Stendal l Am Stendaler Landgericht wurde am Mittwoch der Prozess um das Salzwedeler Beil-Werfer-Ehepaar fortgesetzt. Dem 47-jährigen Mann wird unter anderem vorgeworfen, am 12. Oktober 2016 mit einem Beil nach einem SEK-Beamten geworfen zu haben, als Einsatzkräfte die Wohnung des Paares in Salzwedel aufsuchten, weil dort Drogen vermutet wurden.

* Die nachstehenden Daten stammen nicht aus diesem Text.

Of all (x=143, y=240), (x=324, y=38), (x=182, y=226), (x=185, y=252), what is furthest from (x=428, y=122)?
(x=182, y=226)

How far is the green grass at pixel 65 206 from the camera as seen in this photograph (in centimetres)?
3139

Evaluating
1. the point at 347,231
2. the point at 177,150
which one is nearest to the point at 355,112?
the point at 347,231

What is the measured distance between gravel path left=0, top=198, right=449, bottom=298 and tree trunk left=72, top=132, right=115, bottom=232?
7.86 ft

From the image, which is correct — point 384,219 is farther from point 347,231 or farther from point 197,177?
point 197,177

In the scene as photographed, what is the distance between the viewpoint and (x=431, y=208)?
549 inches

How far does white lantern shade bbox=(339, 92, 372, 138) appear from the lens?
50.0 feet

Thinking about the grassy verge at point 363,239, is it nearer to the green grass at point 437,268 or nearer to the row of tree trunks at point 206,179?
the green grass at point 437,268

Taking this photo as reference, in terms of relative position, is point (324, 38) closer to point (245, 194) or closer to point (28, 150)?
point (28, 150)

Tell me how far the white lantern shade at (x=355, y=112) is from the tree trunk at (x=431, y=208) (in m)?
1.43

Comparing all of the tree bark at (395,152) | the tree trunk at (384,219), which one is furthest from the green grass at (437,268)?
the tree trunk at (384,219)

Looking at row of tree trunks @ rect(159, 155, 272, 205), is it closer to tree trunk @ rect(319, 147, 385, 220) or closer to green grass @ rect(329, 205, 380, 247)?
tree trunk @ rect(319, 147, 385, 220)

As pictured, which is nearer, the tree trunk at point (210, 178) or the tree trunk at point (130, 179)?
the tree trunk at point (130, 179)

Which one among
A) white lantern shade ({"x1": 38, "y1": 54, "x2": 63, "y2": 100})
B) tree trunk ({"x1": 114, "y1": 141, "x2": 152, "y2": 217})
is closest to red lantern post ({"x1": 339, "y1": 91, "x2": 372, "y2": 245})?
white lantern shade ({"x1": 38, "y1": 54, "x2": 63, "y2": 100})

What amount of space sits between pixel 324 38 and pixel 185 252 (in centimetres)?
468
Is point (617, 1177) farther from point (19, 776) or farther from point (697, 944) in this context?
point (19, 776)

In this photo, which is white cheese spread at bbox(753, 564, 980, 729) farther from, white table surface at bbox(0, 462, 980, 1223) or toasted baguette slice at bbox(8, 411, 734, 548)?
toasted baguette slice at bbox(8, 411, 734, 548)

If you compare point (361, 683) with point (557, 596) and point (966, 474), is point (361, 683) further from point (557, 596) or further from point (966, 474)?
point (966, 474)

Das Paar hat sich bisher im Gericht mit Argumenten aus der Reichsbürgerszene geäußert und hatte weder Gericht noch Pflichtverteidiger anerkannt. Es stellte zudem einen Befangenheitsantrag, da das Gericht aus seiner Sicht nicht legitimiert sei, Recht zu sprechen. Dieser Antrag wurde abgelehnt, wie Richter Ulrich Galler zu Beginn des Verhandlungstages verkündete.

Gestern ging es um einen weiteren Vorfall, der sich knapp eine Woche nach dem Beil-Wurf im Bürgerbüro der Hansestadt Salzwedel zugetragen hatte. Dorthin war das Paar geladen worden, weil es einen sogenannten Vermutungshund anmelden sollte. Zwei Verwaltungsmitarbeiter und ein Polizist waren als Zeugen geladen.

Ehefrau fühlte sich beschimpft

Der erste Zeuge sprach von einer äußerst aggressiven Stimmung. Die 37-jährige mitangeklagte Ehefrau habe darauf bestanden, dass für sie nur die iranische Botschaft zuständig sei. Die Frau ist Iranerin. Sie habe ihn als Nazi und Faschisten bezeichnet, sagte der Zeuge aus. Sie selbst sagte dagegen, dass sie als Reichsbürgerin beleidigt worden sei.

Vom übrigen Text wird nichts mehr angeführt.